Saved data entries:
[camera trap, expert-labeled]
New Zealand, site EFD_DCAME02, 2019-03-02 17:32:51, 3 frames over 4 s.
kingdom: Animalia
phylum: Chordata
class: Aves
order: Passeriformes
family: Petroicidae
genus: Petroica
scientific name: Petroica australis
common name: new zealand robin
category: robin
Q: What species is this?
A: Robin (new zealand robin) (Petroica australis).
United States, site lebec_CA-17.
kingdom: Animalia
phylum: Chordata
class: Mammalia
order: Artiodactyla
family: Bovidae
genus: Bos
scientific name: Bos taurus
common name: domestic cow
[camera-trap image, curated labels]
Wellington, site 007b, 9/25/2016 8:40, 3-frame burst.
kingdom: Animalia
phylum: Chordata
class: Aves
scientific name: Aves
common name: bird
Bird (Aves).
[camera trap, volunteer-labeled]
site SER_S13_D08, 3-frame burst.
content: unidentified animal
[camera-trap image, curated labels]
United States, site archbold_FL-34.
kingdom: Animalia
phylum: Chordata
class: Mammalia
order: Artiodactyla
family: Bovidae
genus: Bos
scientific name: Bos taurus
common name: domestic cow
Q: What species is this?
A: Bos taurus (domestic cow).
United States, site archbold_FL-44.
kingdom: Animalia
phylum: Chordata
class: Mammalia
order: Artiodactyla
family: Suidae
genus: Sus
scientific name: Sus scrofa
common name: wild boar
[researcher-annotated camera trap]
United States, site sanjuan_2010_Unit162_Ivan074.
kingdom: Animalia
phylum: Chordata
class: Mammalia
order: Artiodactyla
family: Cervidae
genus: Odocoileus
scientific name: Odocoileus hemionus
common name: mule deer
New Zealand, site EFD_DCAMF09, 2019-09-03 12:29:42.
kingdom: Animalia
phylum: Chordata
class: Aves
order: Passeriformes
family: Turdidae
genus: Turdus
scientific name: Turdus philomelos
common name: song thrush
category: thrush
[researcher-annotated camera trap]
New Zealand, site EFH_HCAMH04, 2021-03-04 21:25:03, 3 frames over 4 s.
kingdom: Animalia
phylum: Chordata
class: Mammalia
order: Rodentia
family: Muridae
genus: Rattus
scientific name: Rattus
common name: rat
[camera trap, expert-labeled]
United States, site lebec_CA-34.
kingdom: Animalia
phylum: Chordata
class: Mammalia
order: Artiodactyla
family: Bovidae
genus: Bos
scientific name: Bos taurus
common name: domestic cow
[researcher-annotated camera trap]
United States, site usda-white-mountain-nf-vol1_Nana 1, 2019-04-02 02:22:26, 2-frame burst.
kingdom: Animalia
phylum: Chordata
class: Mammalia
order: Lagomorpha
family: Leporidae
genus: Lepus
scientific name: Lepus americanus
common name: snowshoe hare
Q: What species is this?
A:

- Try it:
Set down, exactly as they appear, the lines above from the first one to the line that holds "[camera trap, volunteer-labeled]", both included, please, and no others.

- Task result:
[camera trap, expert-labeled]
New Zealand, site EFD_DCAME02, 2019-03-02 17:32:51, 3 frames over 4 s.
kingdom: Animalia
phylum: Chordata
class: Aves
order: Passeriformes
family: Petroicidae
genus: Petroica
scientific name: Petroica australis
common name: new zealand robin
category: robin
Q: What species is this?
A: Robin (new zealand robin) (Petroica australis).
United States, site lebec_CA-17.
kingdom: Animalia
phylum: Chordata
class: Mammalia
order: Artiodactyla
family: Bovidae
genus: Bos
scientific name: Bos taurus
common name: domestic cow
[camera-trap image, curated labels]
Wellington, site 007b, 9/25/2016 8:40, 3-frame burst.
kingdom: Animalia
phylum: Chordata
class: Aves
scientific name: Aves
common name: bird
Bird (Aves).
[camera trap, volunteer-labeled]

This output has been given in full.